===== INPUT DATA
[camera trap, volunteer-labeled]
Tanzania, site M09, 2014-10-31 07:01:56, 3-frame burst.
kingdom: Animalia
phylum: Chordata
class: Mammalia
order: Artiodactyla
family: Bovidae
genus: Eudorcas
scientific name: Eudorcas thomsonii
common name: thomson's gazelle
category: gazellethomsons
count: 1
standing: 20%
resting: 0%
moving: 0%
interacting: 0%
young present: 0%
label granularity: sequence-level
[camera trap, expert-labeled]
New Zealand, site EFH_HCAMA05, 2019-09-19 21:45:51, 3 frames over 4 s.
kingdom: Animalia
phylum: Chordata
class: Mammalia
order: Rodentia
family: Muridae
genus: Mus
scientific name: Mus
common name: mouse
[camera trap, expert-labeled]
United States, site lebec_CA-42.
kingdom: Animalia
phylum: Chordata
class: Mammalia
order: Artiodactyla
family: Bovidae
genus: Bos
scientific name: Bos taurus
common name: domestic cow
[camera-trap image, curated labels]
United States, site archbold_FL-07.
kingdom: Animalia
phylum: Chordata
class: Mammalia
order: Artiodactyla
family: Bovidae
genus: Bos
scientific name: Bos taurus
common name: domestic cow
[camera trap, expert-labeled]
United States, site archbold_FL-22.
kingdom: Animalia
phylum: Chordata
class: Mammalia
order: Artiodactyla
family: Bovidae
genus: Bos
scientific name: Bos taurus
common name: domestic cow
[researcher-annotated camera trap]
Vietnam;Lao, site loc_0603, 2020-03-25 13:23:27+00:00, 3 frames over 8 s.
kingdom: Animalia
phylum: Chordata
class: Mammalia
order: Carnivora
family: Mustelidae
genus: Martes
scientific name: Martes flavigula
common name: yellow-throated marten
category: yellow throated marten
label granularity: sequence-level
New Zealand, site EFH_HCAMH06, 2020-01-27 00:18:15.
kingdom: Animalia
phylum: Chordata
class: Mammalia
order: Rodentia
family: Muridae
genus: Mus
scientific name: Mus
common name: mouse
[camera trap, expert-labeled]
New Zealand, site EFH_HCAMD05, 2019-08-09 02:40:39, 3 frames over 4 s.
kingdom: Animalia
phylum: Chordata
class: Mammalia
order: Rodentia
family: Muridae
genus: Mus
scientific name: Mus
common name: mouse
==========
**ABOUT THIS TASK**
Extract all of the data above and output it character for character.

**SOLUTION**
[camera trap, volunteer-labeled]
Tanzania, site M09, 2014-10-31 07:01:56, 3-frame burst.
kingdom: Animalia
phylum: Chordata
class: Mammalia
order: Artiodactyla
family: Bovidae
genus: Eudorcas
scientific name: Eudorcas thomsonii
common name: thomson's gazelle
category: gazellethomsons
count: 1
standing: 20%
resting: 0%
moving: 0%
interacting: 0%
young present: 0%
label granularity: sequence-level
[camera trap, expert-labeled]
New Zealand, site EFH_HCAMA05, 2019-09-19 21:45:51, 3 frames over 4 s.
kingdom: Animalia
phylum: Chordata
class: Mammalia
order: Rodentia
family: Muridae
genus: Mus
scientific name: Mus
common name: mouse
[camera trap, expert-labeled]
United States, site lebec_CA-42.
kingdom: Animalia
phylum: Chordata
class: Mammalia
order: Artiodactyla
family: Bovidae
genus: Bos
scientific name: Bos taurus
common name: domestic cow
[camera-trap image, curated labels]
United States, site archbold_FL-07.
kingdom: Animalia
phylum: Chordata
class: Mammalia
order: Artiodactyla
family: Bovidae
genus: Bos
scientific name: Bos taurus
common name: domestic cow
[camera trap, expert-labeled]
United States, site archbold_FL-22.
kingdom: Animalia
phylum: Chordata
class: Mammalia
order: Artiodactyla
family: Bovidae
genus: Bos
scientific name: Bos taurus
common name: domestic cow
[researcher-annotated camera trap]
Vietnam;Lao, site loc_0603, 2020-03-25 13:23:27+00:00, 3 frames over 8 s.
kingdom: Animalia
phylum: Chordata
class: Mammalia
order: Carnivora
family: Mustelidae
genus: Martes
scientific name: Martes flavigula
common name: yellow-throated marten
category: yellow throated marten
label granularity: sequence-level
New Zealand, site EFH_HCAMH06, 2020-01-27 00:18:15.
kingdom: Animalia
phylum: Chordata
class: Mammalia
order: Rodentia
family: Muridae
genus: Mus
scientific name: Mus
common name: mouse
[camera trap, expert-labeled]
New Zealand, site EFH_HCAMD05, 2019-08-09 02:40:39, 3 frames over 4 s.
kingdom: Animalia
phylum: Chordata
class: Mammalia
order: Rodentia
family: Muridae
genus: Mus
scientific name: Mus
common name: mouse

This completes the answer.